Il aura fallu tout de même trois ans avant de finaliser le système et après l’avoir testé sur une centaine de ruches. Le module imaginé par Maxime Murlaz s’accompagne d’une application web. Ensemble, ils permettent aux apiculteurs de connaître la température et l’humidité de leurs ruches grâce à une technologie de communication à bas débit, par radio, inoffensive pour les abeilles.
Aujourd’hui, plus de mille ruches sont connectées. La start-up diffuse ces boîtiers en France, mais aussi aux Etats-Unis, en Italie, en Suisse ou en Belgique. Un service consistant à installer une puce GPS a également été lancé afin de remédier aux (nombreux) vols de ruche.

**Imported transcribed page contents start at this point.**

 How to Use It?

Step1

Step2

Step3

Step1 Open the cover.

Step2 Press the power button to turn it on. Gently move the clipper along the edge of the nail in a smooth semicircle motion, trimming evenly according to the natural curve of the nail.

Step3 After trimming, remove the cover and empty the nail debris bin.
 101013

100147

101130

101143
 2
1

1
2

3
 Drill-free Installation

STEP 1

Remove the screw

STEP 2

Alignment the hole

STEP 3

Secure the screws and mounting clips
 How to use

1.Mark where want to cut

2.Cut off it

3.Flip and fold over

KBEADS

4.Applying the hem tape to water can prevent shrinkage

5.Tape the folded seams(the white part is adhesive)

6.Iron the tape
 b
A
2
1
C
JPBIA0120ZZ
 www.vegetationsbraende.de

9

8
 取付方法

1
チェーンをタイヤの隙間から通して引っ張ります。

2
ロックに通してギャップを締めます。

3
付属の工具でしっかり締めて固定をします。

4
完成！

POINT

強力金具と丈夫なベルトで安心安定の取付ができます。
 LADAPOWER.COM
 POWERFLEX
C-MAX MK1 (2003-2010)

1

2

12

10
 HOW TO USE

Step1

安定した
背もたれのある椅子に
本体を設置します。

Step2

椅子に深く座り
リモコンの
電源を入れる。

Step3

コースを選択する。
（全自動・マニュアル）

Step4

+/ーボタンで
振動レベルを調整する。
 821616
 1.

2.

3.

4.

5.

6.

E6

Pour la deuxième année consécutive, la start-up a participé, en 2018, au CES (Consumer electronics show) de Las Vegas, et a décroché le prix de l’innovation technologique du concours Innov’Agritourisme, organisé par les Chambres d’agriculture des Hauts-de-France. Et parce qu’un succès en appelle un autre, elle vient de signer un contrat pour 50 000 boîtiers connectés avec Véto-Pharma, le numéro 1 des produits pharmaceutiques pour l’abeille, présent dans trente-cinq pays, et qui vient d’entrer au capital. Le Canada et le Japon se montrent aussi fort intéressés par l’invention de Maxime Murlaz. A plein temps dans sa start-up depuis mars 2017, ce pionnier de la ruche connectée est en passe de gagner son défi. Lequel  ? Faire d’Hostabee le leader de l’agritech mondiale.